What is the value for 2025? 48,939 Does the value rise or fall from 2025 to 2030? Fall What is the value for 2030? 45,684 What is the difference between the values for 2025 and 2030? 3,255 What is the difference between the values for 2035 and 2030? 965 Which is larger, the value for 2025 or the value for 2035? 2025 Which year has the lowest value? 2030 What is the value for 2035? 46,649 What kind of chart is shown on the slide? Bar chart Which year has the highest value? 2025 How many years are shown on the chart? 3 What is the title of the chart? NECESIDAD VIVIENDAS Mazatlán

...

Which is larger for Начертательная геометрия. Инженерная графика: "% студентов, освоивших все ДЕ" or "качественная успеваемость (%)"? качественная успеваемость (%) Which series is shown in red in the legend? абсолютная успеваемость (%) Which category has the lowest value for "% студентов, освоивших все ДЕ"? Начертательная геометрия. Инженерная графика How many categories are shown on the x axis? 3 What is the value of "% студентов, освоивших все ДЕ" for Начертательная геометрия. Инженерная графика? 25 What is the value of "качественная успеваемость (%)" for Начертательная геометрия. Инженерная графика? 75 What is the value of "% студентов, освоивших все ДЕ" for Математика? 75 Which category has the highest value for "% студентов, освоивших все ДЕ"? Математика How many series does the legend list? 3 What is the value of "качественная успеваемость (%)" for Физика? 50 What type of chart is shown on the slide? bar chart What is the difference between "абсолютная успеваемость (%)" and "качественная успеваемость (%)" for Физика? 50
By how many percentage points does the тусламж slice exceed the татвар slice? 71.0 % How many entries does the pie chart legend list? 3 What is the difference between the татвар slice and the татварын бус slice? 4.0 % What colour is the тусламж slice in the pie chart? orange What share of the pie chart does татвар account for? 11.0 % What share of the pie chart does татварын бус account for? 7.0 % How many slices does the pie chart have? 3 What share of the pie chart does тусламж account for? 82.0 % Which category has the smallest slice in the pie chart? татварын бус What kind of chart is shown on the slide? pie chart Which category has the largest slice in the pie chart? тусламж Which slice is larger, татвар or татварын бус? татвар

* * *

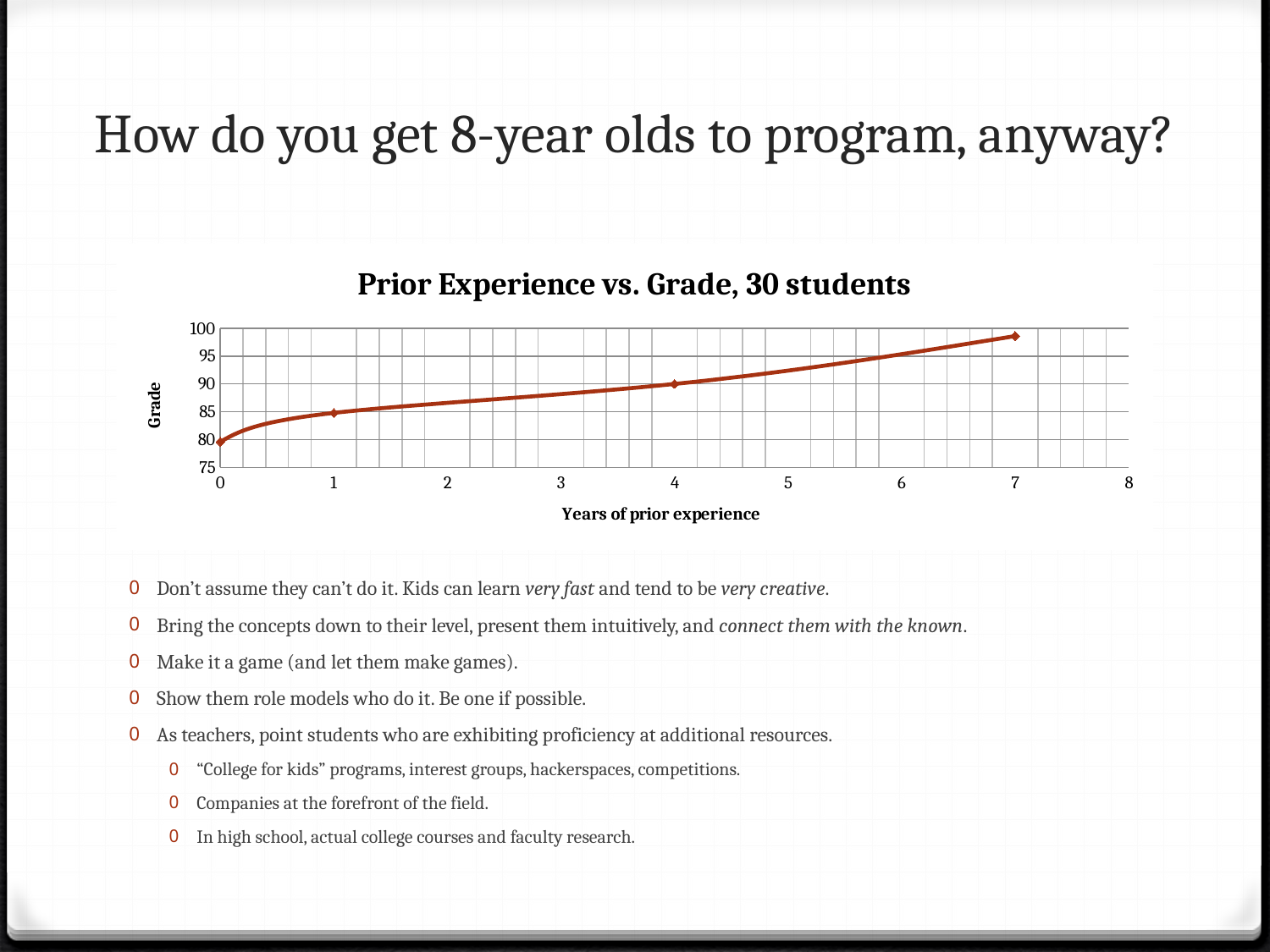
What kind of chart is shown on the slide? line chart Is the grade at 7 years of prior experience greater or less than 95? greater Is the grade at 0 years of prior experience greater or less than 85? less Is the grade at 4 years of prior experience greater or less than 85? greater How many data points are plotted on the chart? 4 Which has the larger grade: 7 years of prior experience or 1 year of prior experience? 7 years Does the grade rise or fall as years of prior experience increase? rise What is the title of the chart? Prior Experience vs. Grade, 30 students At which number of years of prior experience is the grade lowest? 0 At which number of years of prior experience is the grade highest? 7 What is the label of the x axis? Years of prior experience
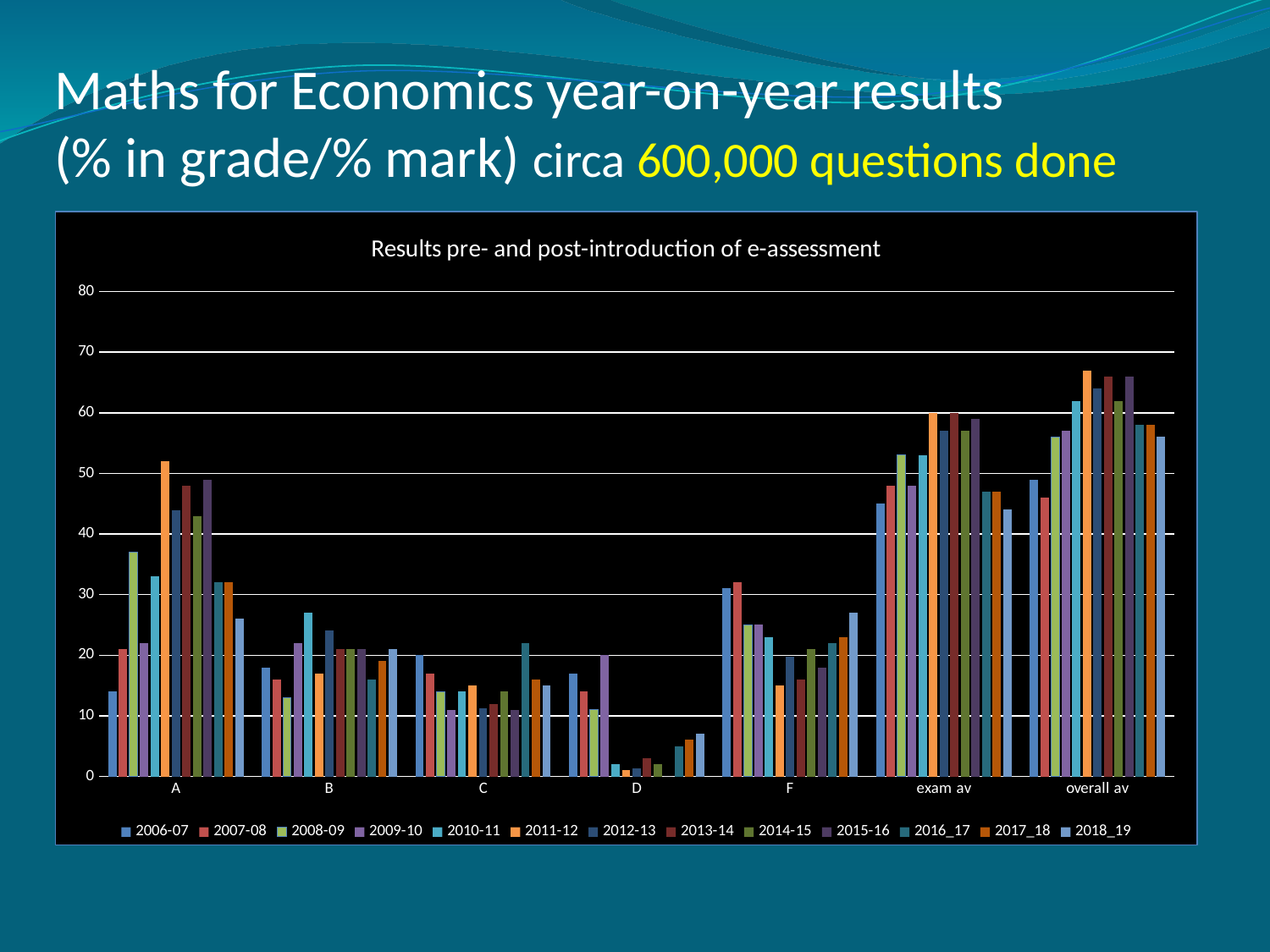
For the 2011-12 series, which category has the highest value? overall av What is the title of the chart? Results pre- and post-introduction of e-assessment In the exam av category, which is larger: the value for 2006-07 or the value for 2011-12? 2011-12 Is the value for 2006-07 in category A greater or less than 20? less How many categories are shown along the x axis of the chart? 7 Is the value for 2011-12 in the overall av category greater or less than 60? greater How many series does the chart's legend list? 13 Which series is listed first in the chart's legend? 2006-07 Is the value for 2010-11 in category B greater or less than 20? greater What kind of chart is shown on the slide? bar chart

**Work instructions**
Repeat the records word for word, from the line with "What kind of chart is shown on the slide? line" up to and including the line with "For the 2011-12", leaving out the pictures.

**Response below**
What kind of chart is shown on the slide? line chart Is the grade at 7 years of prior experience greater or less than 95? greater Is the grade at 0 years of prior experience greater or less than 85? less Is the grade at 4 years of prior experience greater or less than 85? greater How many data points are plotted on the chart? 4 Which has the larger grade: 7 years of prior experience or 1 year of prior experience? 7 years Does the grade rise or fall as years of prior experience increase? rise What is the title of the chart? Prior Experience vs. Grade, 30 students At which number of years of prior experience is the grade lowest? 0 At which number of years of prior experience is the grade highest? 7 What is the label of the x axis? Years of prior experience
For the 2011-12 series, which category has the highest value? overall av What is the title of the chart? Results pre- and post-introduction of e-assessment In the exam av category, which is larger: the value for 2006-07 or the value for 2011-12? 2011-12 Is the value for 2006-07 in category A greater or less than 20? less How many categories are shown along the x axis of the chart? 7 Is the value for 2011-12 in the overall av category greater or less than 60? greater How many series does the chart's legend list? 13 Which series is listed first in the chart's legend? 2006-07 Is the value for 2010-11 in category B greater or less than 20? greater What kind of chart is shown on the slide? bar chart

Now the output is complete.